Suatu saat tak perlu pergi ke Singapore atau Australia untuk menonton konser musisi internasional. Anda cukup membayar dan bisa menonton tayangan langsung lewat gawai dari mana saja, istilahnya pay per view.
Hal ini ternyata sudah dilakukan di Indonesia. Musisi Indra Lesma dan Dewa Bujana pada 30 April 2020 kemarin, untuk pertama kalinya melakukan tayangan langsung online yang mereka sebut Realtime Remote Live Collaboration. Permainan musik live dari dua (atau lebih) musisi antar wilayah yang ditayangkan secara live internet broadcast yang dapat diakses melalui pembelian tiket. Penyelenggaranya adalah Loketdotcom. Penonton yang membayar akan diberi e-voucher yang berisi link untuk akses tayangan langsungnya.

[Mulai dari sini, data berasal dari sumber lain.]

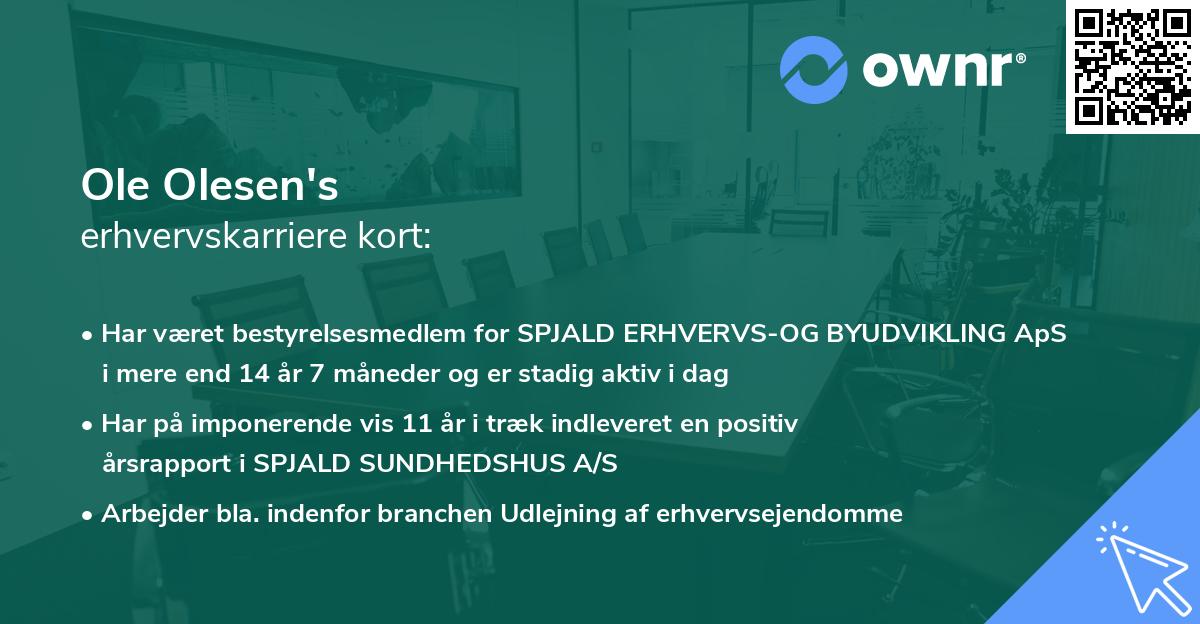 ownr®

Ole Olesen's
erhvervskarriere kort:

• Har været bestyrelsesmedlem for SPJALD ERHVERVS-OG BYUDVIKLING ApS i mere end 14 år 7 måneder og er stadig aktiv i dag

• Har på imponerende vis 11 år i træk indleveret en positiv årsrapport i SPJALD SUNDHEDSHUS A/S

• Arbejder bla. indenfor branchen Udlejning af erhvervsejendomme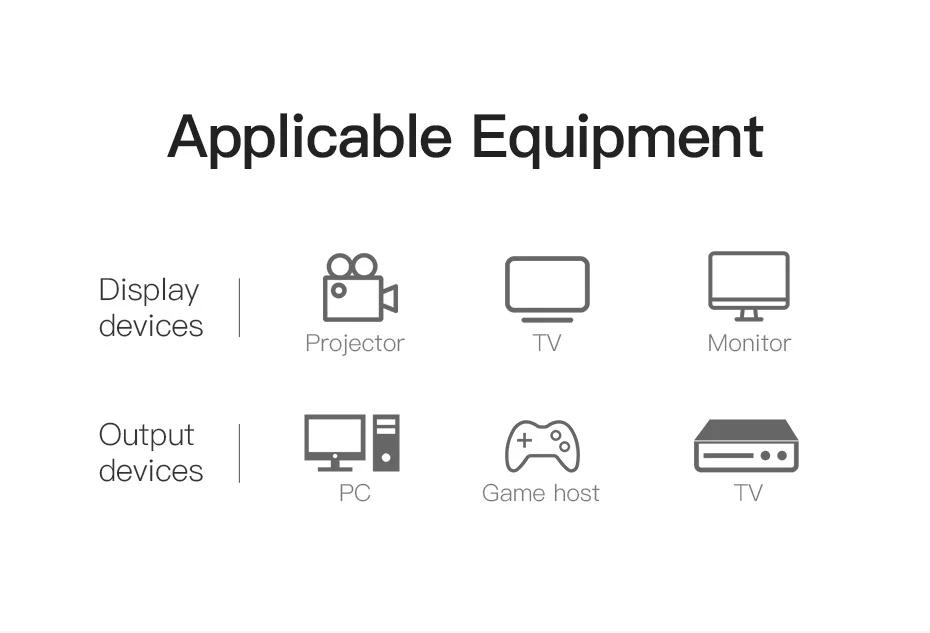 Applicable Equipment

Display devices

Projector

TV

Monitor

Output devices

PC

Game host

TV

Baca Juga: Normal Baru, Bisnis Ada Saat Pertumbuhan Lambat dan Sulit Cari Pembeli
Ke depannya, akan ada banyak pemain yang menjual panggung musik daring. Itu sudah diprediksi Aldo dan Gya Hardono. Untuk menguatkan daya saing, Gya memberi kekhasan pada konser tayangan langsung di studionya. “Sistem kita intimate concert, penonton bisa chatting dengan artisnya. Jadi kaya tempat ngobrol lah. Jadi misalnya penonton menulis dijawab langsung sama Vina Panduwinata. Wah, ini artis idola saya menyebut nama saya. Akhirnya mereka berdonasi,” jelas Gya.
Lewat obrolan online itu penonton juga bisa meminta bahkan melelang lagu untuk dinyayikan oleh sang artis idolanya. Keintiman ini yang dijadikan cirinya. Ke depannya akan banyak pemain yang menjual konser tayangan langsung dengan cirinya masing-masing. Pandemi membuka ruang untuk berinovasi.